Field Purpose Example
conditions MongoDB query documents (AND-combined) ["{ 'status': 'active' }", "{ 'price': { '$lte': 100 } }"]
selection Field projection (whitelist or blacklist) {"type": "blacklist", "columns": ["password", "ssn"]}

Both R2DBC and MongoDB query rewriting use built-in constraint handlers. No custom handler code is needed. The policy author writes the conditions, and the SDK applies them to the database query.

For JPA (blocking), the same result is achieved using @PreEnforce with a custom MethodInvocationConstraintHandlerProvider that modifies the method’s filter parameter before execution (as shown in the argument modification section above).

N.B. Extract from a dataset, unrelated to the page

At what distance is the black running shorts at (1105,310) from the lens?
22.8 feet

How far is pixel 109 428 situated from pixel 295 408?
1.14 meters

See the queryrewriting demos for working examples with each database technology.

Seven handler types

The examples above show three of the seven constraint handler types available in every SDK:

Type Phase What it does Example
MethodInvocation Pre-invocation Modifies arguments before method runs Cap transfer amount, rewrite query
Mapping Post-invocation Transforms return value Redact fields, reshape response
FilterPredicate Post-invocation Filters collection elements Classification filter
Runnable On decision Side effect (no data access) Log access
Consumer Post-invocation Observes return value (read-only) Audit trail
ErrorHandler On error Observes exception Notify on error
ErrorMapping On error Transforms exception Add support URL

All seven are available in Spring, Python (Flask, FastAPI, Django, Tornado), NestJS, and .NET. The filterJsonContent built-in handles the most common case (blacken, delete, replace on JSON paths) without any custom handler code.